There are few incentives for this excellence, and the authors discuss how this has to change. Data is viewed as operations work; publications are mostly on models, where the datasets are clean, curated, and static; “dataset papers” are relegated to separate tracks in conferences.

HCI has a role to play here, too:

Learning from HCI scholarship on ways to recognise the human labour in preparing, curating, and nurturing data that powers AI models, among crowd workers, office clerks, and health workers can be helpful.

I’m reminded of Niloufar Salehi’s We Are Dynamo as an example of how to give more power to crowd workers, who often do tons of labor for researchers.

More immediately, creating tighter feedback loops can help avoiding data cascades. The teams with the fewest cascades “ran models frequently, worked closely with application-domain experts and field partners, maintained clear data documentation, and regularly monitored incoming data.” Remember, these are avoidable.

With that said, current work in data analysis focuses a lot on “distributions and wrangling,” and less on upstream (defining requirements) and downstream (monitoring live data & measuring impacts) interventions. Better tools for observing, curating, and labeling data are needed, both during collection and in production.

My thoughts

Reading HCI papers about real-world machine learning is always interesting to me. That’s what I do, and it’s a fun exercise to see where my experiences do and do not align.

This paper ended up being an unexpected formalization of something I experience often. At my last job, data issues were constant, and it was mostly due to underinvestment in data infrastructure and early-stage data work.
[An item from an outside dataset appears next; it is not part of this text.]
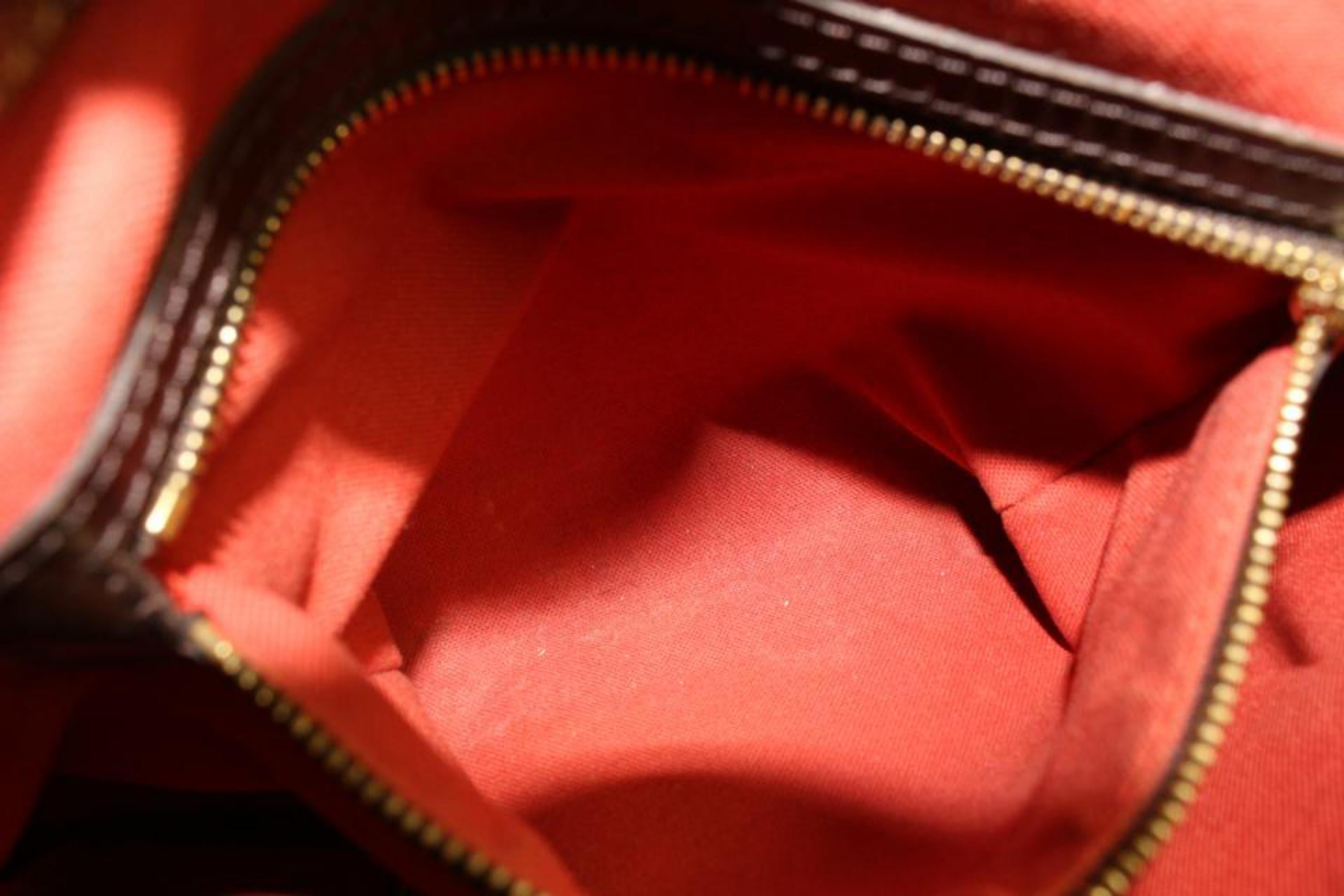Louis Vuitton Special Order Damier Ebene Cabas Piano Zip Tote Bag s210lv54 3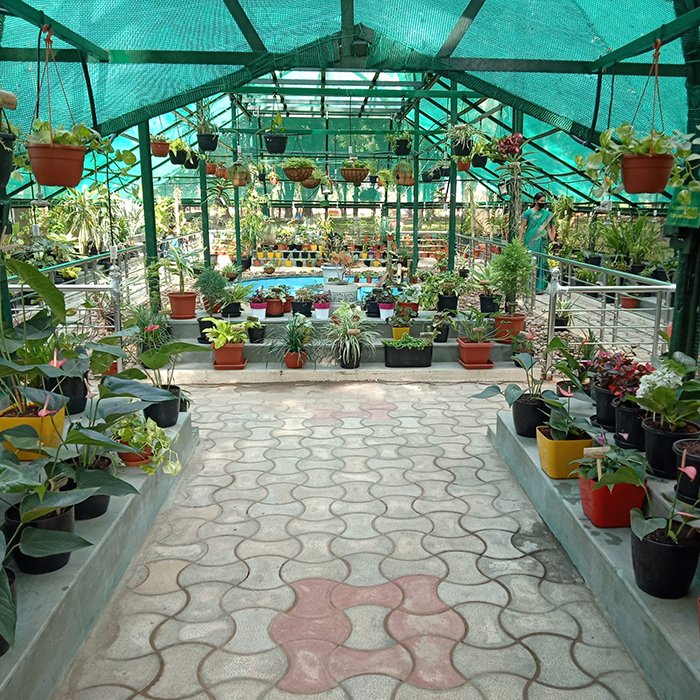 TNAU Botanical Garden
But I had not considered the idea of a “cascade,” even though that’s clearly what happened—data issues always got worse over time.
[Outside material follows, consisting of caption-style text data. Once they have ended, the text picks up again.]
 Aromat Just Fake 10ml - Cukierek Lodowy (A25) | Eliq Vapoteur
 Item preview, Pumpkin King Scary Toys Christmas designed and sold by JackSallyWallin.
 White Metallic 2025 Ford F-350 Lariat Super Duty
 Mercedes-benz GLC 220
I also think that data cascades are a higher-level concept than what I had in mind starting the paper, which was closer to the more mundane “this column has unexpected nulls!” that can carry through a project. That, though, is itself caused by the kinds of data cascades discussed here.
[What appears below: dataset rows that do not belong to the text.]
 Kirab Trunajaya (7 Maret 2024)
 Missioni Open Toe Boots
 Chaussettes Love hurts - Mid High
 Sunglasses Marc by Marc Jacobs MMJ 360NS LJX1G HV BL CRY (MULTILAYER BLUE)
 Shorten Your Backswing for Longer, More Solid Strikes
It’s no surprise that model work is seen as more desirable and more important than data work. The job market reflects this, with tons of people wanting to do data science or machine learning, but fewer the more foundational (and more in demand) data engineering. Conference publications reflect this too, as the authors note.

This helps affirm my decision to switch out of a data science role. As the paper mentions, I think many of the core problems data scientists face are best handled before they ever reach data science. The reality of data science work was mostly dealing with data cascades, anyway—why not work in a role where I can actually try to solve them?

I think this was an excellent paper. It captures a lot of parts of (and problems with) the everyday data science experience. The diagnosis of how data cascades happen was, in my view, spot on. The solutions, of course, are harder.